Building CUDA bindings for Windows with jextract
Marco Hutter
panama at jcuda.org
Mon Feb 18 18:00:01 UTC 2019
Hello,
I used the latest early access build (2019/2/12) to generate
(experimental) bindings for CUDA on Windows with jextract. This was only
a basic test, but it worked quite well. I could create an example of a
GEMM computation with CUBLAS, the CUDA BLAS implementation. Further and
more sophisticated test may follow. I'll describe what I did to test
this, and below you'll find a list of possible issues (or at least
discussion points).
---------------------------------------------------------------------------
Some context: CUBLAS is a GPU-based BLAS library, built on top of CUDA.

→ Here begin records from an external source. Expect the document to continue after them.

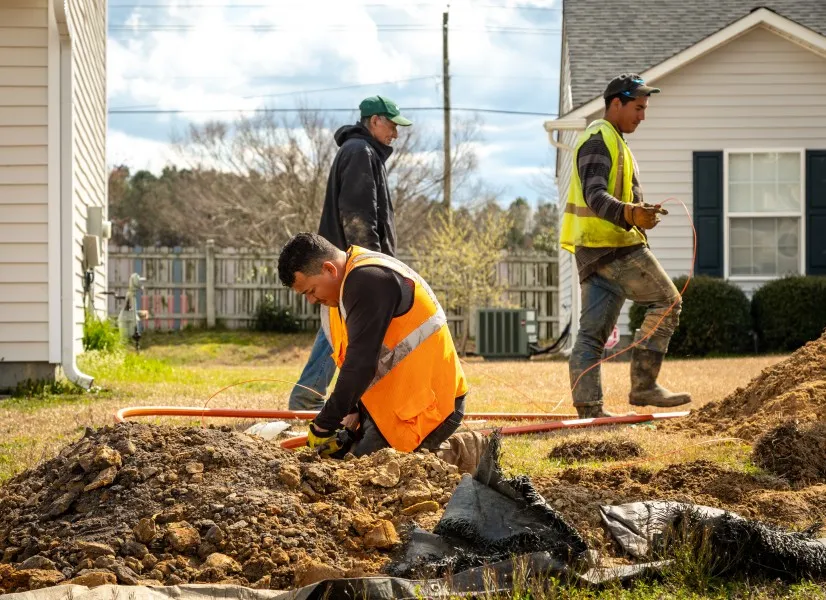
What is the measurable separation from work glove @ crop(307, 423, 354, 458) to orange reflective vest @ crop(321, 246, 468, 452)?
21cm

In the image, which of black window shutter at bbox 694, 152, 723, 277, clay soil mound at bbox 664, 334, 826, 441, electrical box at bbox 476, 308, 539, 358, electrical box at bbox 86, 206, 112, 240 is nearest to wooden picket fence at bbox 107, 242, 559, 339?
electrical box at bbox 476, 308, 539, 358

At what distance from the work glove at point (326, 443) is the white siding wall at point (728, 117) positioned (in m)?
12.2

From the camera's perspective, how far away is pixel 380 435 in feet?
15.8

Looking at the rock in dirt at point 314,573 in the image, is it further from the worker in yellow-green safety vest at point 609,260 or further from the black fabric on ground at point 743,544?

In order to use CUBLAS, one needs some basic functions from CUDA, mainly
for the memory management. There are some further caveats, e.g. the
distinction between the "CUDA Runtime API" and the "CUDA Driver API", or
the difference between CUBLAS and CUBLAS_v2, but I'll omit some of these
details here. What's relevant: There are two library bindings involved.
One for the CUDA Runtime API, and one for CUBLAS itself.

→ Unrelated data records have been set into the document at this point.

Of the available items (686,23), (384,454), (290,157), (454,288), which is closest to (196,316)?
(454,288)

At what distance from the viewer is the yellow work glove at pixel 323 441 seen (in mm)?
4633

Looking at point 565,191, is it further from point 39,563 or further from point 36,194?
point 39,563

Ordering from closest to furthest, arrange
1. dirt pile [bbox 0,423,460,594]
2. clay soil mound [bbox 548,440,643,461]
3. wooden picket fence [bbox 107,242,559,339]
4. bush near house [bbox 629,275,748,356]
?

I packed the jextract calls into .BAT files that can be run at the
standard Windows command prompt. Apologies for the odd, hard-coded paths
- this is also addressed in the issue list below.

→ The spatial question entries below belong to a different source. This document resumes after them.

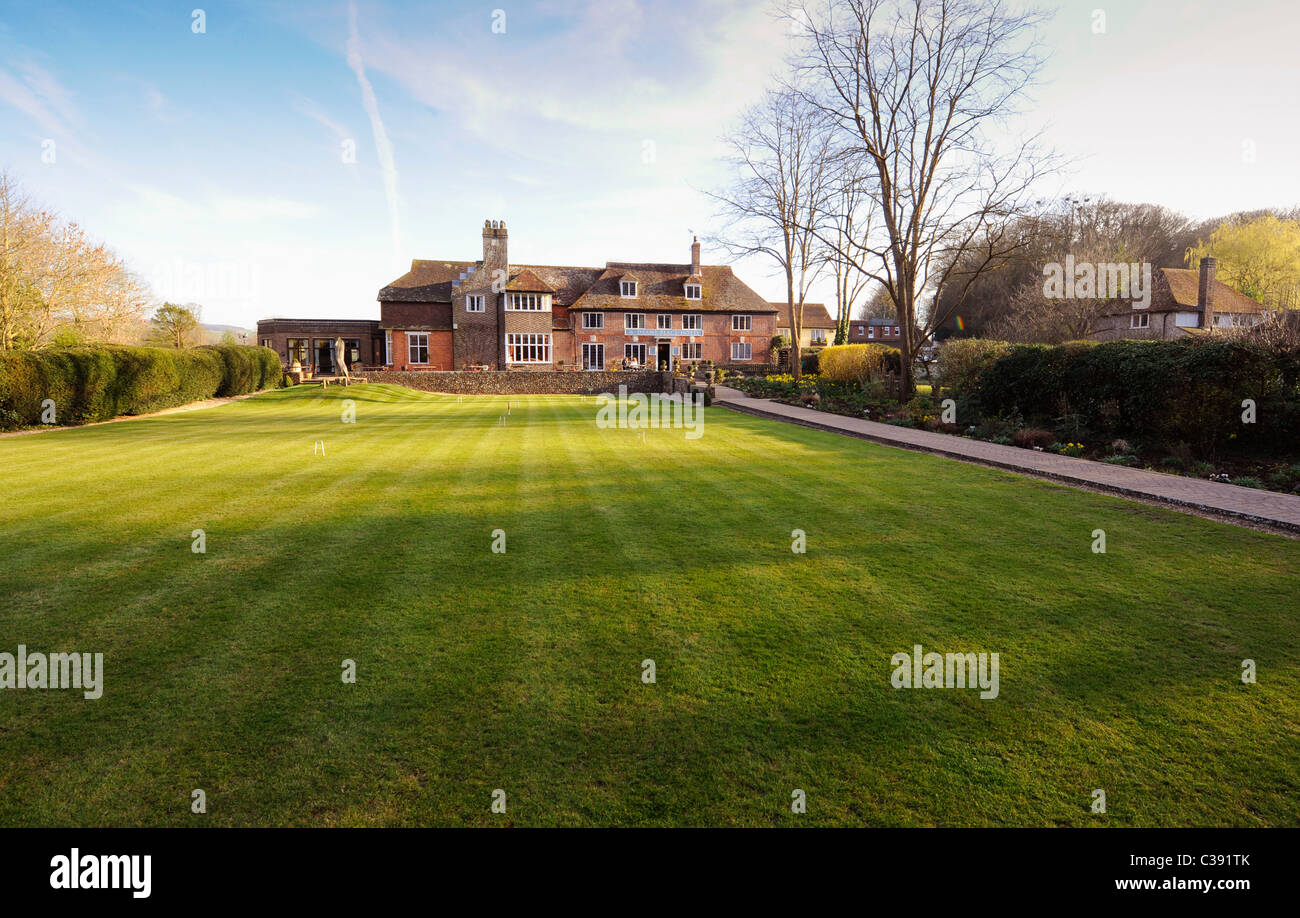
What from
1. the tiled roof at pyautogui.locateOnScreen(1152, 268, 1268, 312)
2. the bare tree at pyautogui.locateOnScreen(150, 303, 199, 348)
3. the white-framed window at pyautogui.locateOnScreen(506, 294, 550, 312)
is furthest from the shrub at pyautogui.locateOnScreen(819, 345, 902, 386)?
the bare tree at pyautogui.locateOnScreen(150, 303, 199, 348)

The call for generating the CUDA Runtime API bindings:
jextract.exe^
-L "C:/Program Files/NVIDIA GPU Computing Toolkit/CUDA/v10.0/lib/x64/"^
-I "C:/Program Files/NVIDIA GPU Computing Toolkit/CUDA/v10.0/include"^
-l cudart64_100.dll^
-t org.jcuda.panama.cudart^
--record-library-path "C:/Program Files/NVIDIA GPU Computing
Toolkit/CUDA/v10.0/include/cuda_runtime.h"^
-o cudart.jar^
--log INFO
The call for generating the CUBLAS bindings:
jextract.exe^
-L "C:/Program Files/NVIDIA GPU Computing Toolkit/CUDA/v10.0/lib/x64/"^
-I "C:/Program Files/NVIDIA GPU Computing Toolkit/CUDA/v10.0/include"^
-l cublas64_100^
-t org.jcuda.panama.cublas^
--record-library-path "C:/Program Files/NVIDIA GPU Computing
Toolkit/CUDA/v10.0/include/cublas.h"^
-o cublas.jar^
--log INFO
With the resulting "cudart.jar" and "cublas.jar", it was possible to run
the basic tests from the attached file. (It's a bit unstructured and
thrown together, but should only show the basic usage).
A high-level description of doing a GEMM (matrix multiplication) with
CUBLAS is:
- Given are the matrices, as 1D Java float[] arrays
- CUDA: Allocate "device memory" (GPU memory) for the matrices
- CUDA: Copy the matrices from Java into the device memory
- CUBLAS: Perform the GEMM
- CUDA: Copy the result matrix from the device memory back to Java
- Profit
---------------------------------------------------------------------------
Issues/Discussion points:
1. There are the usual (minor) Windows-vs-Linux quirks.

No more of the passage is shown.